Cook Your Way is a game turning the act of making food into a standardized test, a part of a visa immigration process.
Cooking With Tension
In the game, players play as a visa applicants, and have to prepare a typical dish using a cooking station, in order to show the immigration authorities that they can contribute to the society.
The cooking must be done precisely as instructed on-screen by the immigration judges, who then evaluate applicants according to the efficiency and potential.
Mixing Cooking & Immigration
Enric Llagostera, developer of the game, had wanted to make a game that drew from experiences as a migrant of him and his friends. In his opinion, immigration systems completely focus on performance and success by processing people through values tests.
Besides, food is a social binding element, closely interwined with ethnic identities, while it can also be a shallow shorthand for hosts fetishizing and commodifying migrant cultures.
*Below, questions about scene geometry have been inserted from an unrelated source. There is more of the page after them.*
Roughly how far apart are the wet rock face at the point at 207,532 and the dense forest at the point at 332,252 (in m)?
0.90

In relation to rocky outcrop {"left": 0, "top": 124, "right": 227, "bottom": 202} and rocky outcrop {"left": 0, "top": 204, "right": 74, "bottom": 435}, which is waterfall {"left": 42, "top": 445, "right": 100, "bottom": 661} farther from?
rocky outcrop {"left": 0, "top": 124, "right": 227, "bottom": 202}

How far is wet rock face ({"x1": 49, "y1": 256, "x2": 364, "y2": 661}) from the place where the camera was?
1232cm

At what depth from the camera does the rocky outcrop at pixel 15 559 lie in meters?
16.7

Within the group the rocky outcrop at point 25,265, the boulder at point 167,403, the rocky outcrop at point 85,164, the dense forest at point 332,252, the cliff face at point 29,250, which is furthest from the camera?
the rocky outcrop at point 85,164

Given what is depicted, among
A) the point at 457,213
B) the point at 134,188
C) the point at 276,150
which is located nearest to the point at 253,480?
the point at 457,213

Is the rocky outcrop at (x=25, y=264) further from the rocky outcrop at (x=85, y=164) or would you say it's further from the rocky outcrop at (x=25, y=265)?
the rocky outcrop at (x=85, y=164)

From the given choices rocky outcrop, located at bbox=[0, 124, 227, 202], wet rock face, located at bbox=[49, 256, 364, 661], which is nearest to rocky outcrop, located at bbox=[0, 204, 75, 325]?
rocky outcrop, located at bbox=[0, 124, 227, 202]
Migrant foods, which is so called “exotic” or “authentic” other, become a part of the widespread stereotypes of migrants.
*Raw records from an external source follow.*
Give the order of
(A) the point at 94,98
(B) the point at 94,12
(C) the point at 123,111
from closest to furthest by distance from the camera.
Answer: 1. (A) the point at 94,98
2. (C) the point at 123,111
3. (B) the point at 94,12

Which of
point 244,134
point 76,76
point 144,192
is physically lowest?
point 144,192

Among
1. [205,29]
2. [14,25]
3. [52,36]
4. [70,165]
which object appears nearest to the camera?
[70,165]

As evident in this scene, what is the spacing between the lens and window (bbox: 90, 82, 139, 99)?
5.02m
Therefore he decided to criticize this process, highlighting of crucial this process of cultural commodification is.
Cooking Game or Immigrant Test?
Cook Your Way is a cooking game, but it does not focus in simulator of cooking. It combines meritocracy, cooking and migrant experiences, including elements of surveillance and mechanized controller, to raise questions like how the systems process people and create obstacles.
Even though the play style is far different from the immigration process in reality, players can feel tension and confusion, realizing how immigration systems and capitalist discourses of multiculturalism oppress migrants.
Living as migrants is never easy, people have to work harder to show their value to the country, under the repressive policies.